The “China BMS Battery Management System Market Research Report (2019 Edition)” shows that the three core functions of BMS are cell monitoring, state of charge (SOC) estimation and single cell balancing. The BMS monitors the working temperature and power of the single lithium battery cell, and automatically takes measures to balance the charge and discharge current of the single lithium battery cell and prevent the occurrence of overtemperature. It is one of the key technologies for the development of electric vehicles to enable the electric vehicle power battery to obtain the best performance and the longest service life under various working conditions.

However, BMS also faces problems such as integration optimization, miniaturization, and improvement of current accuracy. In the special topic “BMS’s New Mission” planned by Feiwang, we invited Mr. Lin Qifeng, Assistant Manager of Technology Center of Rohm semiconductor (Shenzhen) Co., Ltd. to discuss .
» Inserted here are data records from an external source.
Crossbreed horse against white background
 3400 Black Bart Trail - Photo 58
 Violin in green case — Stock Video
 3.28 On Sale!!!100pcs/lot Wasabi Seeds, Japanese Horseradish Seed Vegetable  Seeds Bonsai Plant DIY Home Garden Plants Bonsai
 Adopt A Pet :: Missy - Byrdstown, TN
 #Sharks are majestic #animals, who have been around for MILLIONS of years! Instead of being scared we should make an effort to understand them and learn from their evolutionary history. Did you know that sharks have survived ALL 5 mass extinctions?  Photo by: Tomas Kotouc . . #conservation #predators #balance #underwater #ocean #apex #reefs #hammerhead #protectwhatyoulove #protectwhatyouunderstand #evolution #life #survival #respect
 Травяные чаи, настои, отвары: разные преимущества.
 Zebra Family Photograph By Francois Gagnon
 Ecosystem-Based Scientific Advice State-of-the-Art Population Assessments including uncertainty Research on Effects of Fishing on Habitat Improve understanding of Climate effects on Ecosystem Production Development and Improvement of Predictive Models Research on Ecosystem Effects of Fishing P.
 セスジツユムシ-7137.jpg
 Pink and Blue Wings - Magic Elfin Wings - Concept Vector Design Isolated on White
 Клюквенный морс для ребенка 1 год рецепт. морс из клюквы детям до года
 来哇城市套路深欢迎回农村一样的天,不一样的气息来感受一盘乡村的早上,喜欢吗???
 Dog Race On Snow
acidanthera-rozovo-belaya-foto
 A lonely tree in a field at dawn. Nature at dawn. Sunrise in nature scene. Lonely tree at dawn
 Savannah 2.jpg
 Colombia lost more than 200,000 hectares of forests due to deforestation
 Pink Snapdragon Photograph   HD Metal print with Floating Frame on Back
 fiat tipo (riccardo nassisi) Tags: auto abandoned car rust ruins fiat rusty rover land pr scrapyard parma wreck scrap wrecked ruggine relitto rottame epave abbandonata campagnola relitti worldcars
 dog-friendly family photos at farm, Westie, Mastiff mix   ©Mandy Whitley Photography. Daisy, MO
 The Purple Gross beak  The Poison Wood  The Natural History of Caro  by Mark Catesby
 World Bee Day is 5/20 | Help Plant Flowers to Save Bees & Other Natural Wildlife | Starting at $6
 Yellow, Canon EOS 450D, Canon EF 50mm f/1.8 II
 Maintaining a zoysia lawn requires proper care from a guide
Lin Qifeng, Assistant Manager of Vehicle Vehicle Group 2, South China FAE Department, Technology Center, ROHM Semiconductor (Shenzhen) Co., Ltd.

How to solve the problem of battery life and charging of electric vehicles?

Compared with fuel vehicles, short cruising range and long charging time have always been the pain points of electric vehicles. In what ways can BMS improve the cruising range and charging time of electric vehicles? Lin Qifeng told, “The BMS is responsible for monitoring the status of the battery in real time. One of the ways to improve the cruising range is to effectively use the limited battery capacity by improving the monitoring accuracy of the BMS. A coulomb counter IC that monitors the amount of incoming and outgoing charges. Using this coulomb counter IC, the current integration accuracy can be improved from the conventional ±5% to ±1% through high-precision analog current detection and real-time current calculation by hardware. This will greatly help improve the estimation accuracy of battery capacity.”

In addition, in terms of improving the charging time, Lin Qifeng believes that increasing the battery voltage is a trend in recent years. The battery Voltage has been doubled from the original 400V to 800V, which can significantly shorten the charging time. Therefore, the control power components (conventional mosfets and IGBTs, etc.) arranged in the BMS are also required to improve the withstand voltage performance. The SiC power components provided by ROHM not only have a withstand voltage of more than 1000V, but also have little influence ON product characteristics by temperature, which is very helpful to increase the voltage of the battery.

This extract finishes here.